- Exercise aim -
Skipping each picture, output the entries exactly as they stand below.

┄┄┄┄┄┄┄┄┄┄

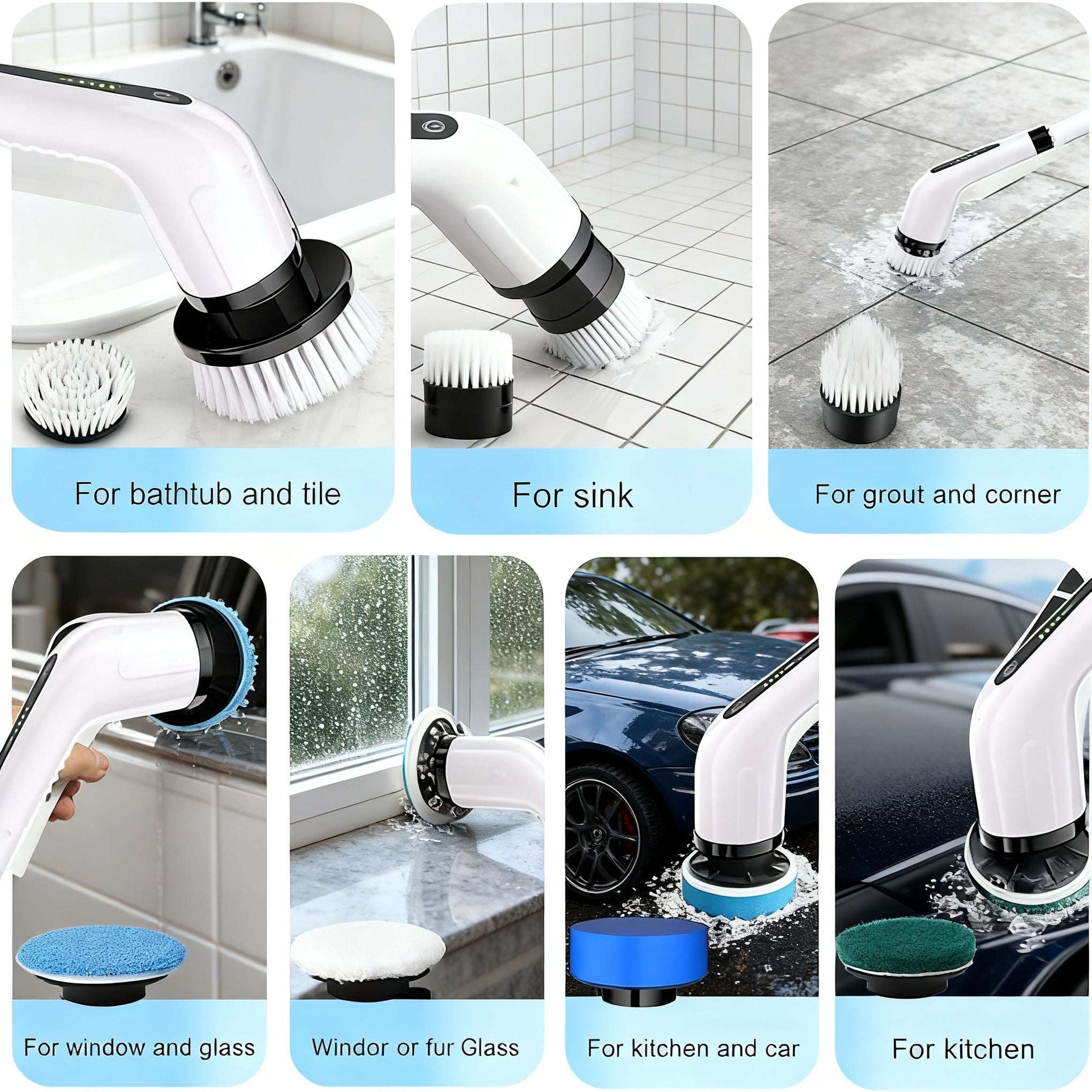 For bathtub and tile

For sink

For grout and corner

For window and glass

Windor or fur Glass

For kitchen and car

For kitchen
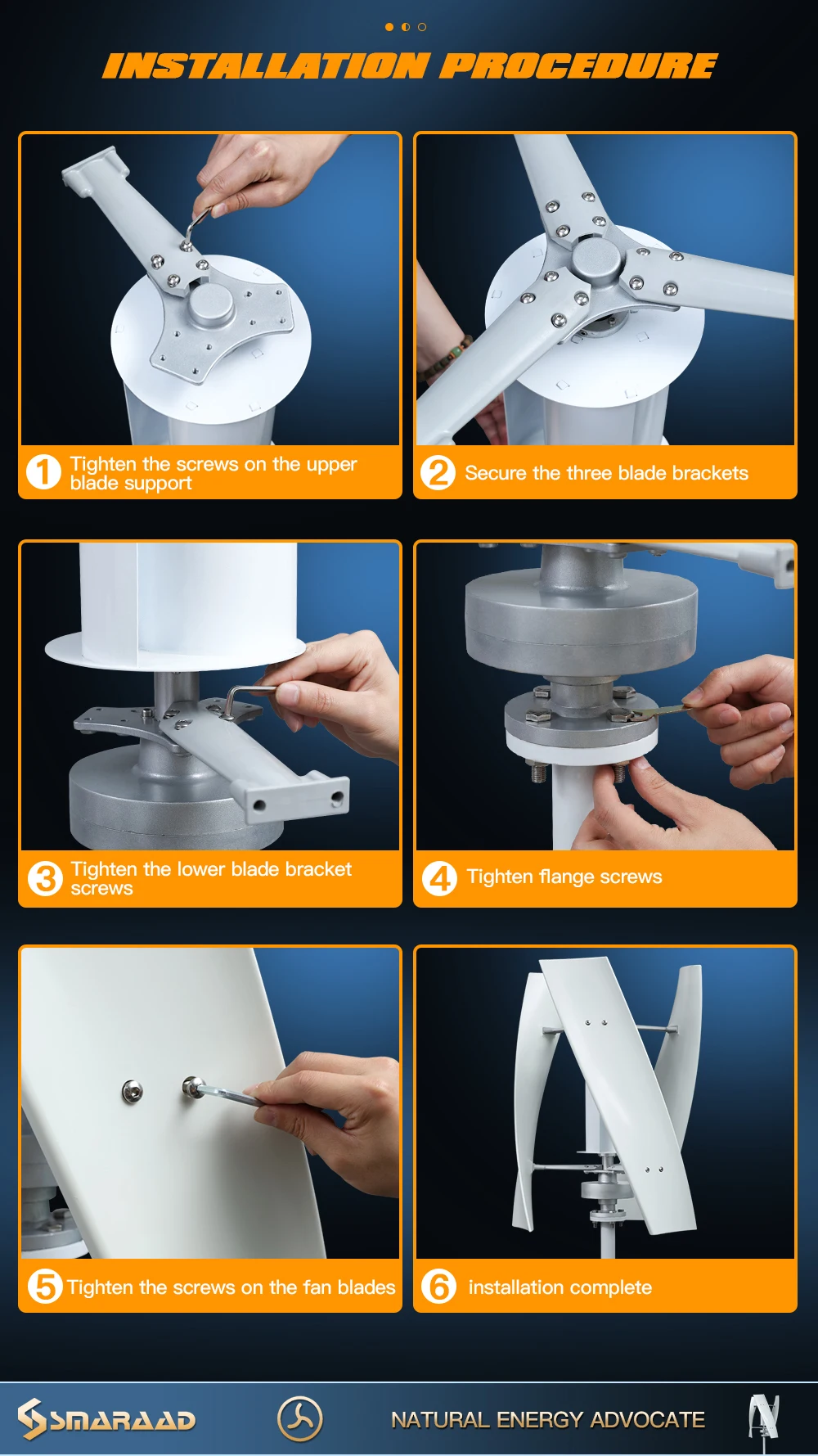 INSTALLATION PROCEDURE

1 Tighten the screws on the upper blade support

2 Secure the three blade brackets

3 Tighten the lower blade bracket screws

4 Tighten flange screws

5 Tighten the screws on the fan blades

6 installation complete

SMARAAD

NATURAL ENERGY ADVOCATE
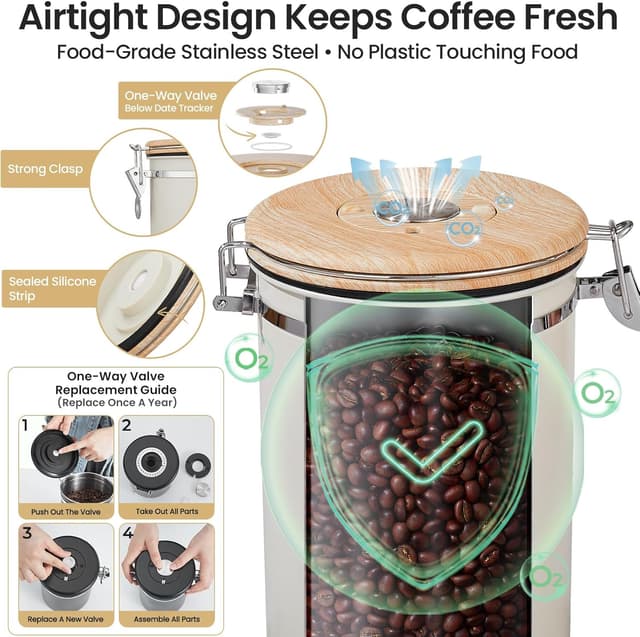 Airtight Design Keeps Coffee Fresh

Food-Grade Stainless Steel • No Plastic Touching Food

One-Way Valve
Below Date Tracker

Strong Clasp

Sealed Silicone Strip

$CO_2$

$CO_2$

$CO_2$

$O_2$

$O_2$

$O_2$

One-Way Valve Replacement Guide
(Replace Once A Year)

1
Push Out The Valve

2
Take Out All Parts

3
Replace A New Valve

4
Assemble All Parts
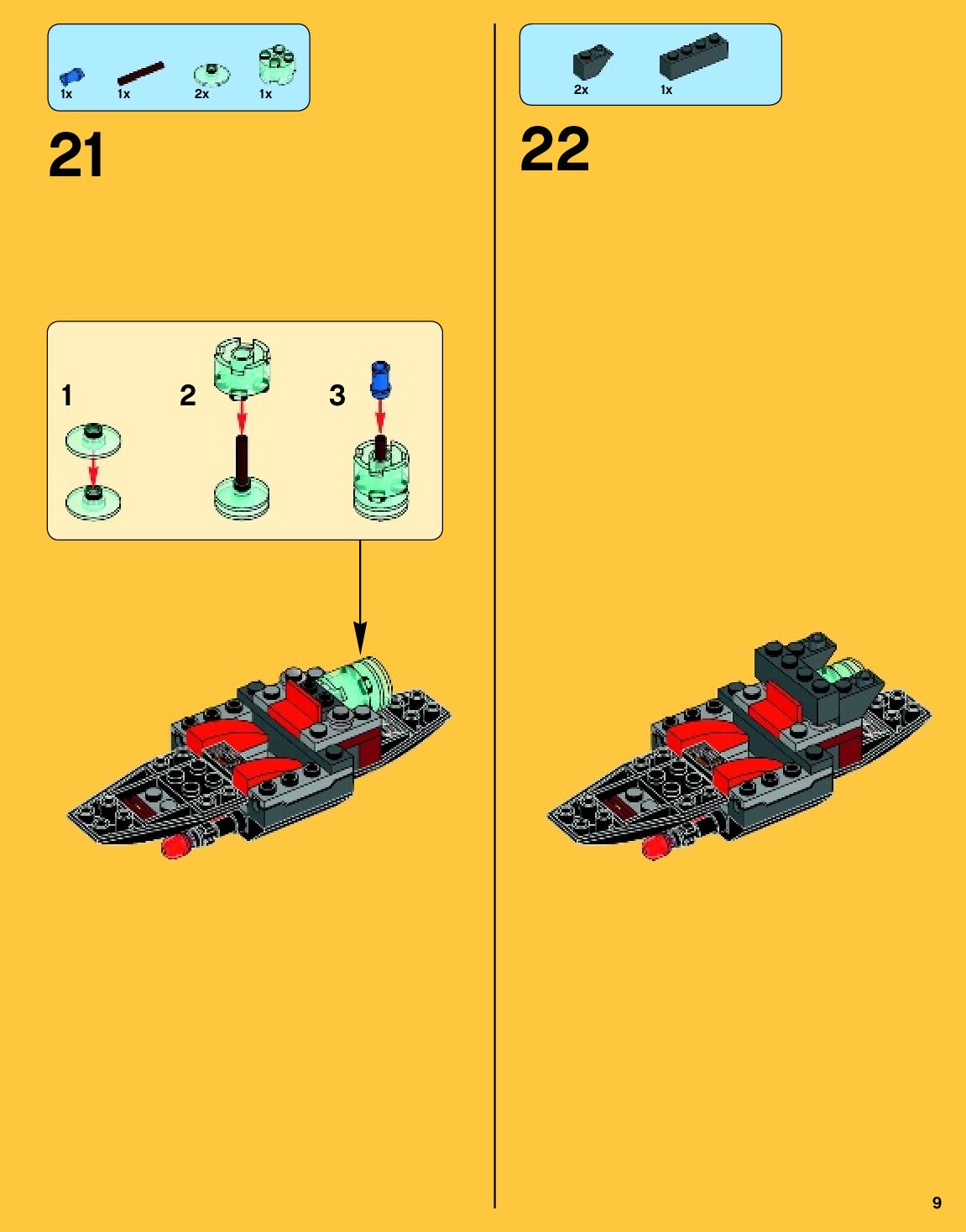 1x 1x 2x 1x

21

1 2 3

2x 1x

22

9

┄┄┄┄┄┄┄┄┄┄

- Answer to this task -
 For bathtub and tile

For sink

For grout and corner

For window and glass

Windor or fur Glass

For kitchen and car

For kitchen
 INSTALLATION PROCEDURE

1 Tighten the screws on the upper blade support

2 Secure the three blade brackets

3 Tighten the lower blade bracket screws

4 Tighten flange screws

5 Tighten the screws on the fan blades

6 installation complete

SMARAAD

NATURAL ENERGY ADVOCATE
 Airtight Design Keeps Coffee Fresh

Food-Grade Stainless Steel • No Plastic Touching Food

One-Way Valve
Below Date Tracker

Strong Clasp

Sealed Silicone Strip

$CO_2$

$CO_2$

$CO_2$

$O_2$

$O_2$

$O_2$

One-Way Valve Replacement Guide
(Replace Once A Year)

1
Push Out The Valve

2
Take Out All Parts

3
Replace A New Valve

4
Assemble All Parts
 1x 1x 2x 1x

21

1 2 3

2x 1x

22

9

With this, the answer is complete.